• [Written problem]
Please rewrite the data from the line containing "As this image" down to the line containing "2950 millimetres", renaming "paper lantern ribbing" as "paper lantern frame" and leaving everything else the same.

--------

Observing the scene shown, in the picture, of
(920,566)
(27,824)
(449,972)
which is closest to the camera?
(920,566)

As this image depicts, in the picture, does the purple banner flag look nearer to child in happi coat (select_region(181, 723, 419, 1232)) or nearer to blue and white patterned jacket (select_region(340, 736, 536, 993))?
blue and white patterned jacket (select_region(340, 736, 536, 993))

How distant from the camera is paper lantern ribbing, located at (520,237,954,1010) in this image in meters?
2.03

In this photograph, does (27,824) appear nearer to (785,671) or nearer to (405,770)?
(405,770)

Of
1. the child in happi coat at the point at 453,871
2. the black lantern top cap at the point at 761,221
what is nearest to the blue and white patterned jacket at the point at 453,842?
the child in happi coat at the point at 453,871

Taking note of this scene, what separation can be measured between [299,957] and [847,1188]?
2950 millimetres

--------

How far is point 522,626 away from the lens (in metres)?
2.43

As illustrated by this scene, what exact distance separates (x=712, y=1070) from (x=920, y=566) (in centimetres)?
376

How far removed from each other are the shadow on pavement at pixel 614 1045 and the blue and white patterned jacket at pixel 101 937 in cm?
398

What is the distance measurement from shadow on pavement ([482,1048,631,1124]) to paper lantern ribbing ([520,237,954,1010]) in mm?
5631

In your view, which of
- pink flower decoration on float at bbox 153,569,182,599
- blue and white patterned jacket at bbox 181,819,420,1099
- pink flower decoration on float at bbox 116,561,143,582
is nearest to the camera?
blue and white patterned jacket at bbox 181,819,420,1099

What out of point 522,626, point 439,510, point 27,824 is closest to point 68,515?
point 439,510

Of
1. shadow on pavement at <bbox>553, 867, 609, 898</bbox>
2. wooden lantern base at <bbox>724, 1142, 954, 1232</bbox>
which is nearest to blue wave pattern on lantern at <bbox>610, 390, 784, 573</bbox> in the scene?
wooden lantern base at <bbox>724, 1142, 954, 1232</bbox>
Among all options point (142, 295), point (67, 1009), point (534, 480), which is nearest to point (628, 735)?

--------

• [Exercise result]
As this image depicts, in the picture, does the purple banner flag look nearer to child in happi coat (select_region(181, 723, 419, 1232)) or nearer to blue and white patterned jacket (select_region(340, 736, 536, 993))?
blue and white patterned jacket (select_region(340, 736, 536, 993))

How distant from the camera is paper lantern frame, located at (520,237,954,1010) in this image in meters?
2.03

In this photograph, does (27,824) appear nearer to (785,671) or nearer to (405,770)?
(405,770)

Of
1. the child in happi coat at the point at 453,871
2. the black lantern top cap at the point at 761,221
what is nearest to the blue and white patterned jacket at the point at 453,842?
the child in happi coat at the point at 453,871

Taking note of this scene, what separation can be measured between [299,957] and [847,1188]?
2950 millimetres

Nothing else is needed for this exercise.